Wednesday, September 17, 2008

In Response To Worsening Credit Predicament, The Federal Reserve Stays One Course, Changes Another

Fed Holds Rates Amid Turmoil, Financial Times
Fed in $85 Billion Rescue of Insurer Near Failure, New York Times
Stocks Dive in Early Trading Despite Fed’s A.I.G. Bailout, New York Times

The Federal Reserve made two major announcements on Tuesday.

The first of these announcements was that the Federal Reserve would not lower the benchmark interest rate, which has held steady at 2% for some time as part of the Federal Reserve's efforts to battle inflation. While, early in the day on Tuesday, U.S. investors had seemed hopeful that the Federal Reserve would choose to lower interest rates, the decision to leave the rates as they were was seen by many as an indication that a Federal bailout of insurance giant AIG was forthcoming.
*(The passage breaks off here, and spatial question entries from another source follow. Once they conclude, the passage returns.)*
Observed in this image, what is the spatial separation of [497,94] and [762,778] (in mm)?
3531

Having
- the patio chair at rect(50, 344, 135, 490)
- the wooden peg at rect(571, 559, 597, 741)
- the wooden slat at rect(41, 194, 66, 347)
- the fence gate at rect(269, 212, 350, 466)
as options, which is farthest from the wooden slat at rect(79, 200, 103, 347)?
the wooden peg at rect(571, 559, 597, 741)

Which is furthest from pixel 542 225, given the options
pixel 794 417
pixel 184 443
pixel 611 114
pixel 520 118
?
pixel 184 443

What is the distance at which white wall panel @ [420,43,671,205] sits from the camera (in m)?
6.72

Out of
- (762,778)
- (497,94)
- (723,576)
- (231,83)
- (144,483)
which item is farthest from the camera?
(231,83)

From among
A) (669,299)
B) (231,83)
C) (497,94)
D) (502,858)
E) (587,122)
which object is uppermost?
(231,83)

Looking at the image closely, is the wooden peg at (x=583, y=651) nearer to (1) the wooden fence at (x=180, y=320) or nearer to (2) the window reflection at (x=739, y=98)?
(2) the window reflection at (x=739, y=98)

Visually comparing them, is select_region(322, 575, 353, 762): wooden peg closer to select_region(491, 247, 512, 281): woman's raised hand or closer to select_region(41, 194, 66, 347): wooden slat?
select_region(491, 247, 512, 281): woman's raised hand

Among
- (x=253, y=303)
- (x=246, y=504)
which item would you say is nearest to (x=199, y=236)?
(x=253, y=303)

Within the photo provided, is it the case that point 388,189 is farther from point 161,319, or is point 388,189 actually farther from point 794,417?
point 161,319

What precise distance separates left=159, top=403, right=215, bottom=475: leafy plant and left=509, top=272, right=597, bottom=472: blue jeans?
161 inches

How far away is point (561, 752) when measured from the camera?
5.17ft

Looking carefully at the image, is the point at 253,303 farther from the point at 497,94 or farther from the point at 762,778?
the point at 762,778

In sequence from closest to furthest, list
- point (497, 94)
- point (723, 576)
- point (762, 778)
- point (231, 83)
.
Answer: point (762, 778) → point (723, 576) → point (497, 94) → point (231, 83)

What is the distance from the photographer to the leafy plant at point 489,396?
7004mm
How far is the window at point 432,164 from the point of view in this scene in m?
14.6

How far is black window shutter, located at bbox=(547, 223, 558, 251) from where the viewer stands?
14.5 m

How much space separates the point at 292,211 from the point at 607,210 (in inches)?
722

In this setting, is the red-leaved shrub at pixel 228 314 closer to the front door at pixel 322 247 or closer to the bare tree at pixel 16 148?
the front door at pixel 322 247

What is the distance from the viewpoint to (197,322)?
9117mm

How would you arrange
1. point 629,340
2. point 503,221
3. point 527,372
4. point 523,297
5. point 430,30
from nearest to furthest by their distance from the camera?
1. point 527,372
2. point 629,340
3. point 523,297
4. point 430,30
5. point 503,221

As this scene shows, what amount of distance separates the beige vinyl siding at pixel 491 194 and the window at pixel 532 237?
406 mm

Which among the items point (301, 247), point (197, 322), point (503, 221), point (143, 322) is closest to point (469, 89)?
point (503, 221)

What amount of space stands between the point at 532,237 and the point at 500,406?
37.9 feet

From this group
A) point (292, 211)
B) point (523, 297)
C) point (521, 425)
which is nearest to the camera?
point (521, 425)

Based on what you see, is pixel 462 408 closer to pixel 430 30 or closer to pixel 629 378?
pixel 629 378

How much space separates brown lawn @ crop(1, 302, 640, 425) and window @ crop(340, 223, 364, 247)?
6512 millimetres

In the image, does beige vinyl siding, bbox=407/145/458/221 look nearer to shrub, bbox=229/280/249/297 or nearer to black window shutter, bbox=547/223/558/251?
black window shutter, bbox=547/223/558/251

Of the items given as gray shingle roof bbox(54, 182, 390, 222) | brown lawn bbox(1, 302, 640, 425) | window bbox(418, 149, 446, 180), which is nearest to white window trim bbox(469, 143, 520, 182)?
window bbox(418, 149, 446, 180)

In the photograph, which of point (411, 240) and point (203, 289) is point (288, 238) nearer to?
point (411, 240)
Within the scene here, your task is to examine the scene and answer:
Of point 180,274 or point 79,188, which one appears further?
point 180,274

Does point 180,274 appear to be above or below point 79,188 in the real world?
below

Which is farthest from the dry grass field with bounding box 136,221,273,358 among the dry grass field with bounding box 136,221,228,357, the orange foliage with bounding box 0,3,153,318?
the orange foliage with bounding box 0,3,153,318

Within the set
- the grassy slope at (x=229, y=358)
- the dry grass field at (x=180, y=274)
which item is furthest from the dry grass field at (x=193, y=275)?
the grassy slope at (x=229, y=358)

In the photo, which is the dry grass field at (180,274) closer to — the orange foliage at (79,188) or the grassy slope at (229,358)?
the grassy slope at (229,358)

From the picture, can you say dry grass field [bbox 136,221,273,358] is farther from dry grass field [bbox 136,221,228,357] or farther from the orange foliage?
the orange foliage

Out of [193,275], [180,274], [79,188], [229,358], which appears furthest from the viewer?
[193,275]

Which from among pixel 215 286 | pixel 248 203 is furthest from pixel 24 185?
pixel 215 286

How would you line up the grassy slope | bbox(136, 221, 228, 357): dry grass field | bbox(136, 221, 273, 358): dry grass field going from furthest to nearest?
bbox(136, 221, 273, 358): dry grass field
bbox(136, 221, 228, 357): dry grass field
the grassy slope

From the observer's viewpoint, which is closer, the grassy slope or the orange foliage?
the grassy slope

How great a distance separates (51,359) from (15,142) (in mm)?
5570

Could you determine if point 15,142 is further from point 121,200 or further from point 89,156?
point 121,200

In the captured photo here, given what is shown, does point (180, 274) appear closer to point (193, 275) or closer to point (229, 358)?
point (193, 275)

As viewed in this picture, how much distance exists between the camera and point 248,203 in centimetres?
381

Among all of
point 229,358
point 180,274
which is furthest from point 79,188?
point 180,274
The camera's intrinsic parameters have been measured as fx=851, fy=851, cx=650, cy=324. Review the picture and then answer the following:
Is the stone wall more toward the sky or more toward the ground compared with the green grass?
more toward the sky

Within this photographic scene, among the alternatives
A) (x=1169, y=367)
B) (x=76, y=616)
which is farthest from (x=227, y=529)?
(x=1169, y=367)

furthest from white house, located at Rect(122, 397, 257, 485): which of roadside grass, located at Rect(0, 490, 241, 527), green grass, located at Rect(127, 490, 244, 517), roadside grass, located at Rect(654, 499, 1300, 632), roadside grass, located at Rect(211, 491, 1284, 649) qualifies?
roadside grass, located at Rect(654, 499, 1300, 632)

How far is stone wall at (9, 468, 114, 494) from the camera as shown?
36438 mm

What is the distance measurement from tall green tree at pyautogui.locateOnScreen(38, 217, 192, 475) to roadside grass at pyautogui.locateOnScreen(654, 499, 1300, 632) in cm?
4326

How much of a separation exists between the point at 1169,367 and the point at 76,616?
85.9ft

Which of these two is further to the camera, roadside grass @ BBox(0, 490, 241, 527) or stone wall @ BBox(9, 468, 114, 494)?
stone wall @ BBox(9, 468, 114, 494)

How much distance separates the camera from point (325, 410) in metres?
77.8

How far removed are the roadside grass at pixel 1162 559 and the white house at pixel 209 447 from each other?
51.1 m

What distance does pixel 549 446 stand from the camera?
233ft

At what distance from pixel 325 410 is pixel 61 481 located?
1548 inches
Indeed, later in the day Tuesday the Federal Reserve and the U.S. Treasury Department announced a massive, $85 billion bailout of AIG. This investment in the failing AIG by the federal government, aimed at preventing a worldwide financial panic, was not only an unprecedented move, it also directly contradicted the Federal Reserve's earlier "line in the sand" proclamation that that accompanied its refusal to bail out Lehman Brothers.

While the Federal Reserve, the Treasury Department, and much of the U.S. and worldwide financial community felt that the AIG bailout was necessary, it has not come without controversy. Many American politicians have called the bail out excessive and have heightened their calls for an aggressive investigation into the regulatory failures which may have contributed to the development of the worsening financial crisis, both in the United States and throughout the global marketplace.

1. Was the Federal Reserve correct in leaving the interest rates unchanged? Should the fight against inflation take priority over the need for greater liquidity in the marketplace?
2. Is the government bailout of AIG appropriate? What, if any, alternatives did the U.S. government have to a bailout of this scale? What would have been the consequences of the collapse of AIG?